Something in me drew taut, then loosened. “Thank you, Coach.”

“I'm not saying it will be easy—we have players here with family connections and not everyone wanted you here…” He didn't have to mention anyone's name. “But we run things differently,” he continued. “You’re not going to be thrown into the deep end with sharks and then be told to sink or swim. You’re going to have support. Real support.”

“Okay,” I murmured, not trusting my voice.

“You’ll be talking to our team psychologist,” he said matter-of-factly. “That’s not optional. It’s part of being here. You’re not alone in any of it.”

I didn’t know if that scared me or relieved me. “Okay, Coach.”

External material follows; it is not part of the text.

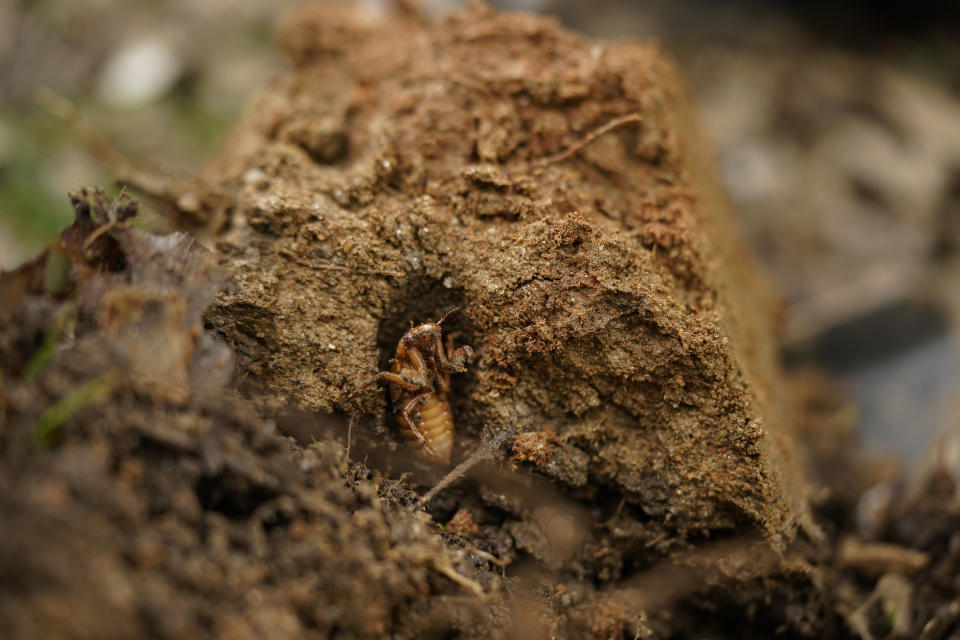 A cicada nymph is seen in an emergence tunnel in a shovel of dirt in a suburban backyard in Columbia, Md., Tuesday, April 13, 2021. America is the only place in the world that has periodic cicadas that stay underground for either 13 or 17 years, says entomologist John Cooley of the University of Connecticut. (AP Photo/Carolyn Kaster)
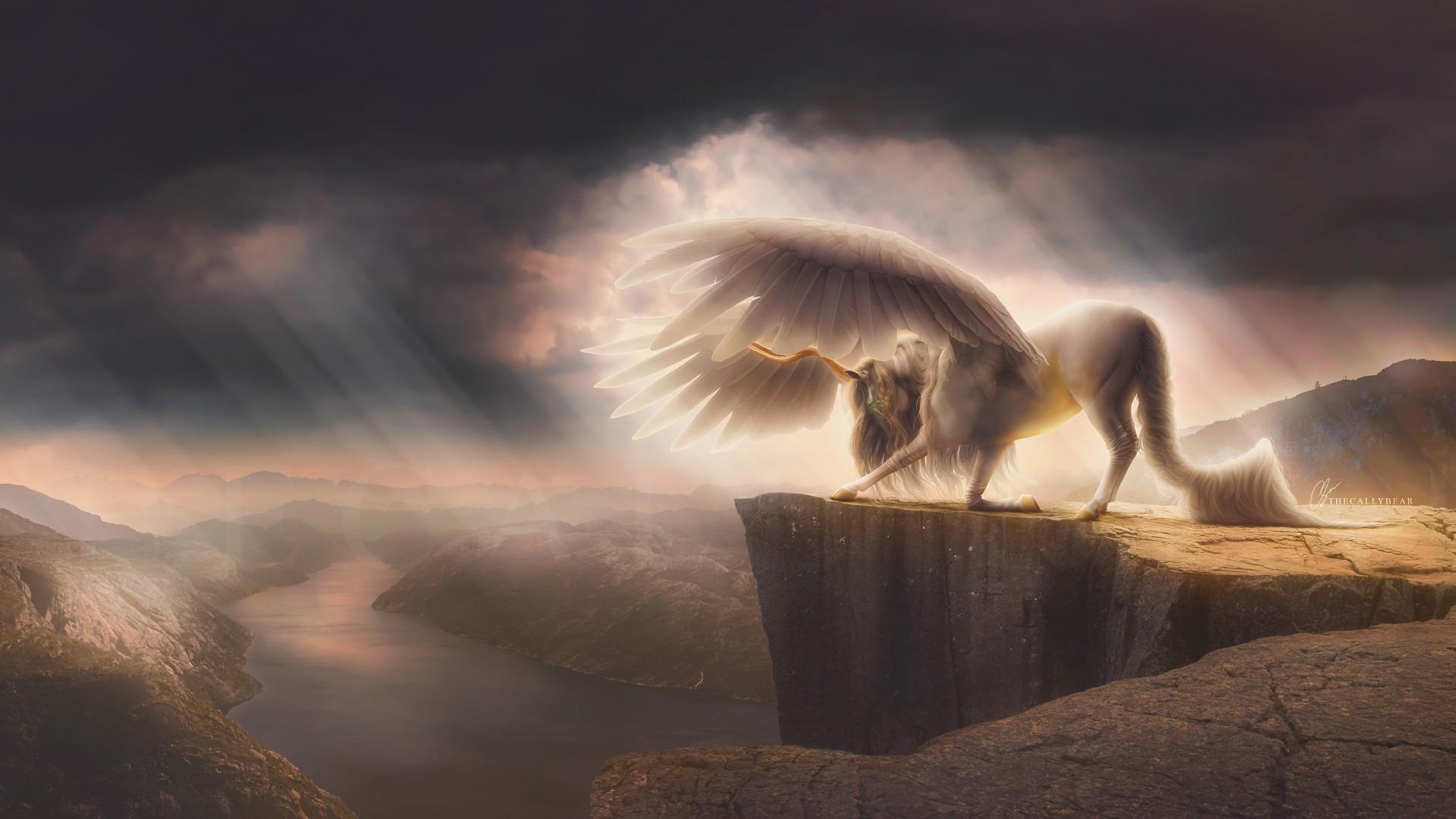 Dmt Wallpaper Hd Fantasy Pegasus Horse 4k Wallpapers Hd Wallpapers Id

Coach’s tone softened—just a little.

“Jari, listen to me. You’re talented. But talent isn’t why I pushed for this trade.” He tapped the desk lightly. “I traded for you because every coach you’ve had said the same thing: ‘He’s a good kid. He needs a place where leadership groups don’t expect him to fail.’”

A knot formed in my chest. Something old. Something I didn’t usually let myself feel.

Coach Morin let the silence stretch, then finished: “You’re a part of the Railers now. You get a clean slate, okay?”

I nodded. “Yes, Coach,” I’d never said anything at all, never done anything wrong, I’d just been a ghost on every team. But if it made people feel better to think badly about me, then I didn’t fucking care anymore.

Coach grinned up at Layton and rolled his eyes. “Your turn.”